(TASK OBJECTIVE):
Return every one of the lines below verbatim, keeping their original order and wording.

(EXERCISE DATA):
---
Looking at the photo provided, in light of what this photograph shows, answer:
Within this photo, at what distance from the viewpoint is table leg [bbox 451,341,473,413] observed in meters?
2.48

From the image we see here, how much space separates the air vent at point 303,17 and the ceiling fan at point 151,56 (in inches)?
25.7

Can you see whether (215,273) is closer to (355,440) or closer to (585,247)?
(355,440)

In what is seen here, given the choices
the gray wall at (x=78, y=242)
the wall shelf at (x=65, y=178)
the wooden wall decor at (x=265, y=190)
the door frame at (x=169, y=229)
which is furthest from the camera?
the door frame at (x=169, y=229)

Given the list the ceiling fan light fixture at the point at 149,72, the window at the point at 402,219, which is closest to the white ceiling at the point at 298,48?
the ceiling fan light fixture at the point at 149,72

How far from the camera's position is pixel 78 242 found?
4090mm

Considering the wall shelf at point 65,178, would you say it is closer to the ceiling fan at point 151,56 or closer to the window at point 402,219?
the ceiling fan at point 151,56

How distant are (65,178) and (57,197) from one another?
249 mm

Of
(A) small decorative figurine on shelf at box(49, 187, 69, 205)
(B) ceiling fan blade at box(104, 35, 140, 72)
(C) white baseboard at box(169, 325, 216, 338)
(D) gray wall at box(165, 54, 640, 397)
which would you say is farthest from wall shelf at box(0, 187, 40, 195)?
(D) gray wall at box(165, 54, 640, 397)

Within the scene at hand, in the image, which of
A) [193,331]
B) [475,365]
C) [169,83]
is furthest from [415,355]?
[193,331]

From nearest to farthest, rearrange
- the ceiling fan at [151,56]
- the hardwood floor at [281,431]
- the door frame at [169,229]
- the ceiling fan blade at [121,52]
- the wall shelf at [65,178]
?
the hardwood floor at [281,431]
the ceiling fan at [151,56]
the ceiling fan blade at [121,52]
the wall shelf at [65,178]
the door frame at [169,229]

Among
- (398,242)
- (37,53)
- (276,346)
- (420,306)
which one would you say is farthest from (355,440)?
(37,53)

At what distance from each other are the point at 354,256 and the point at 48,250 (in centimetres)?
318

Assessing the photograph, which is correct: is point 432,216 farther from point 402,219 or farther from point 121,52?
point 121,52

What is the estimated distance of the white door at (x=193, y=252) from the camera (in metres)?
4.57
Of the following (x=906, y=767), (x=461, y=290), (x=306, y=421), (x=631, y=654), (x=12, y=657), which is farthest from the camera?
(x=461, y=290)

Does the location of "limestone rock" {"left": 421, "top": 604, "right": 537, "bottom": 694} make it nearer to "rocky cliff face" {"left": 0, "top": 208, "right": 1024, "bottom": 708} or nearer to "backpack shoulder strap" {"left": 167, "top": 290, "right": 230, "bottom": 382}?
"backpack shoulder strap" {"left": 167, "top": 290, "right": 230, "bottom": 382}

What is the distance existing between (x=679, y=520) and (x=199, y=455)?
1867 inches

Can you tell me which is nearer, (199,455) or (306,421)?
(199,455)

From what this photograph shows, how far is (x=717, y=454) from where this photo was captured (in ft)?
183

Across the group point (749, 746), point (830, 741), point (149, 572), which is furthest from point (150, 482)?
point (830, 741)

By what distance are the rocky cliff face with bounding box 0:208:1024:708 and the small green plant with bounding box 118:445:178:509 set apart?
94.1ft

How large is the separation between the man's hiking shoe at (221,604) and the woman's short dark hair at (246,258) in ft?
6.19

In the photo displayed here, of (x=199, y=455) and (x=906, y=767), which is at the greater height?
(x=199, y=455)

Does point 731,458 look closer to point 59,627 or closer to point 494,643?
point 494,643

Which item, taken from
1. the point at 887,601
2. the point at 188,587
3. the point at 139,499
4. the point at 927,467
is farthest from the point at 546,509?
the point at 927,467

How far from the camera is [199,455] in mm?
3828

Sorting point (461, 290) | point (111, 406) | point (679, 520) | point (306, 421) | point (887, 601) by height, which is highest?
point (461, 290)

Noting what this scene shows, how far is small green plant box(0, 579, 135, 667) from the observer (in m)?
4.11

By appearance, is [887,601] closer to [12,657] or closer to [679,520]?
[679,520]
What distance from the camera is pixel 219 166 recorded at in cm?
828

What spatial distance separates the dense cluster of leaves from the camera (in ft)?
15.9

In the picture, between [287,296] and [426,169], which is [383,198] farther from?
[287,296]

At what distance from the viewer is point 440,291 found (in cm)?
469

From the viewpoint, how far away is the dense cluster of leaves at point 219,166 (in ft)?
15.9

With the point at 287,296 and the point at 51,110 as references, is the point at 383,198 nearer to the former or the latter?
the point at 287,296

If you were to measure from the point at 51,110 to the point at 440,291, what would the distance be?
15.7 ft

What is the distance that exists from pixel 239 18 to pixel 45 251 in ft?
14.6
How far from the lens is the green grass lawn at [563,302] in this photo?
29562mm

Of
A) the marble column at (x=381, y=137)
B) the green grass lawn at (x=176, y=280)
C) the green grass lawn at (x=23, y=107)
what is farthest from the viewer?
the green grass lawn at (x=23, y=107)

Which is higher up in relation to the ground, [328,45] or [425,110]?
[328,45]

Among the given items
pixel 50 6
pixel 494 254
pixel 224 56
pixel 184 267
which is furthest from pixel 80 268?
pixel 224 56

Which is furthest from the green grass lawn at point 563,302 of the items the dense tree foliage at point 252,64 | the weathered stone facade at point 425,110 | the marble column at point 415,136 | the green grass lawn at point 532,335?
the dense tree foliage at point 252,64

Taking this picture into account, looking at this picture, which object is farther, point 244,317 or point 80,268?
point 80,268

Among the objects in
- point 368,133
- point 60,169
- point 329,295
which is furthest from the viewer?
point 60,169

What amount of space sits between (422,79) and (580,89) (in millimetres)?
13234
---
(RESULT OF THE EXERCISE):
Looking at the photo provided, in light of what this photograph shows, answer:
Within this photo, at what distance from the viewpoint is table leg [bbox 451,341,473,413] observed in meters?
2.48

From the image we see here, how much space separates the air vent at point 303,17 and the ceiling fan at point 151,56 (in inches)?
25.7

Can you see whether (215,273) is closer to (355,440) or closer to (585,247)?
(355,440)

In what is seen here, given the choices
the gray wall at (x=78, y=242)
the wall shelf at (x=65, y=178)
the wooden wall decor at (x=265, y=190)
the door frame at (x=169, y=229)
which is furthest from the camera?
the door frame at (x=169, y=229)

Given the list the ceiling fan light fixture at the point at 149,72, the window at the point at 402,219, which is closest to the white ceiling at the point at 298,48?
the ceiling fan light fixture at the point at 149,72

How far from the camera's position is pixel 78 242 found?
4090mm

Considering the wall shelf at point 65,178, would you say it is closer to the ceiling fan at point 151,56 or closer to the window at point 402,219?
the ceiling fan at point 151,56

How distant are (65,178) and (57,197) from one another?
249 mm

Of
(A) small decorative figurine on shelf at box(49, 187, 69, 205)
(B) ceiling fan blade at box(104, 35, 140, 72)
(C) white baseboard at box(169, 325, 216, 338)
(D) gray wall at box(165, 54, 640, 397)
which would you say is farthest from wall shelf at box(0, 187, 40, 195)?
(D) gray wall at box(165, 54, 640, 397)

Within the scene at hand, in the image, which of
A) [193,331]
B) [475,365]
C) [169,83]
is furthest from [415,355]?
[193,331]

From nearest to farthest, rearrange
- the ceiling fan at [151,56]
- the hardwood floor at [281,431]
- the door frame at [169,229]
- the ceiling fan blade at [121,52]
- the wall shelf at [65,178]
?
the hardwood floor at [281,431]
the ceiling fan at [151,56]
the ceiling fan blade at [121,52]
the wall shelf at [65,178]
the door frame at [169,229]

Among
- (398,242)
- (37,53)
- (276,346)
- (420,306)
which one would you say is farthest from (355,440)?
(37,53)

At what distance from each other are the point at 354,256 and the point at 48,250 (in centimetres)?
318

Assessing the photograph, which is correct: is point 432,216 farther from point 402,219 or farther from point 121,52?
point 121,52

What is the estimated distance of the white door at (x=193, y=252) from the camera (in metres)?
4.57
Of the following (x=906, y=767), (x=461, y=290), (x=306, y=421), (x=631, y=654), (x=12, y=657), which is farthest from the camera?
(x=461, y=290)

Does the location of "limestone rock" {"left": 421, "top": 604, "right": 537, "bottom": 694} make it nearer to "rocky cliff face" {"left": 0, "top": 208, "right": 1024, "bottom": 708} or nearer to "backpack shoulder strap" {"left": 167, "top": 290, "right": 230, "bottom": 382}?
"backpack shoulder strap" {"left": 167, "top": 290, "right": 230, "bottom": 382}

What is the distance existing between (x=679, y=520) and (x=199, y=455)?
1867 inches

Can you tell me which is nearer, (199,455) or (306,421)?
(199,455)

From what this photograph shows, how far is (x=717, y=454) from where this photo was captured (in ft)?
183

Across the group point (749, 746), point (830, 741), point (149, 572), which is furthest from point (150, 482)?
point (830, 741)

By what distance are the rocky cliff face with bounding box 0:208:1024:708 and the small green plant with bounding box 118:445:178:509 set apart?
94.1ft

How large is the separation between the man's hiking shoe at (221,604) and the woman's short dark hair at (246,258) in ft?
6.19

In the photo displayed here, of (x=199, y=455) and (x=906, y=767), which is at the greater height?
(x=199, y=455)

Does point 731,458 look closer to point 59,627 or closer to point 494,643?
point 494,643

Which item, taken from
1. the point at 887,601
2. the point at 188,587
3. the point at 139,499
4. the point at 927,467
is farthest from the point at 546,509?
the point at 927,467

How far from the camera is [199,455] in mm?
3828

Sorting point (461, 290) | point (111, 406) | point (679, 520) | point (306, 421) | point (887, 601) by height, which is highest?
point (461, 290)

Noting what this scene shows, how far is small green plant box(0, 579, 135, 667) from the observer (in m)?
4.11

By appearance, is [887,601] closer to [12,657] or closer to [679,520]?
[679,520]
What distance from the camera is pixel 219 166 recorded at in cm?
828

What spatial distance separates the dense cluster of leaves from the camera (in ft)?
15.9

In the picture, between [287,296] and [426,169], which is [383,198] farther from?
[287,296]

At what distance from the viewer is point 440,291 found (in cm)?
469

From the viewpoint, how far away is the dense cluster of leaves at point 219,166 (in ft)?
15.9

With the point at 287,296 and the point at 51,110 as references, is the point at 383,198 nearer to the former or the latter?
the point at 287,296

If you were to measure from the point at 51,110 to the point at 440,291, what would the distance be?
15.7 ft

What is the distance that exists from pixel 239 18 to pixel 45 251 in ft?
14.6
How far from the lens is the green grass lawn at [563,302] in this photo?
29562mm

Of
A) the marble column at (x=381, y=137)
B) the green grass lawn at (x=176, y=280)
C) the green grass lawn at (x=23, y=107)
what is farthest from the viewer?
the green grass lawn at (x=23, y=107)

Which is higher up in relation to the ground, [328,45] or [425,110]?
[328,45]

Among the given items
pixel 50 6
pixel 494 254
pixel 224 56
pixel 184 267
which is furthest from pixel 80 268?
pixel 224 56

Which is furthest from the green grass lawn at point 563,302 of the items the dense tree foliage at point 252,64 | the weathered stone facade at point 425,110 | the marble column at point 415,136 | the green grass lawn at point 532,335?
the dense tree foliage at point 252,64

Taking this picture into account, looking at this picture, which object is farther, point 244,317 or point 80,268?
point 80,268

Among the objects in
- point 368,133
- point 60,169
- point 329,295
which is furthest from the viewer?
point 60,169

What amount of space sits between (422,79) and (580,89) (in millimetres)?
13234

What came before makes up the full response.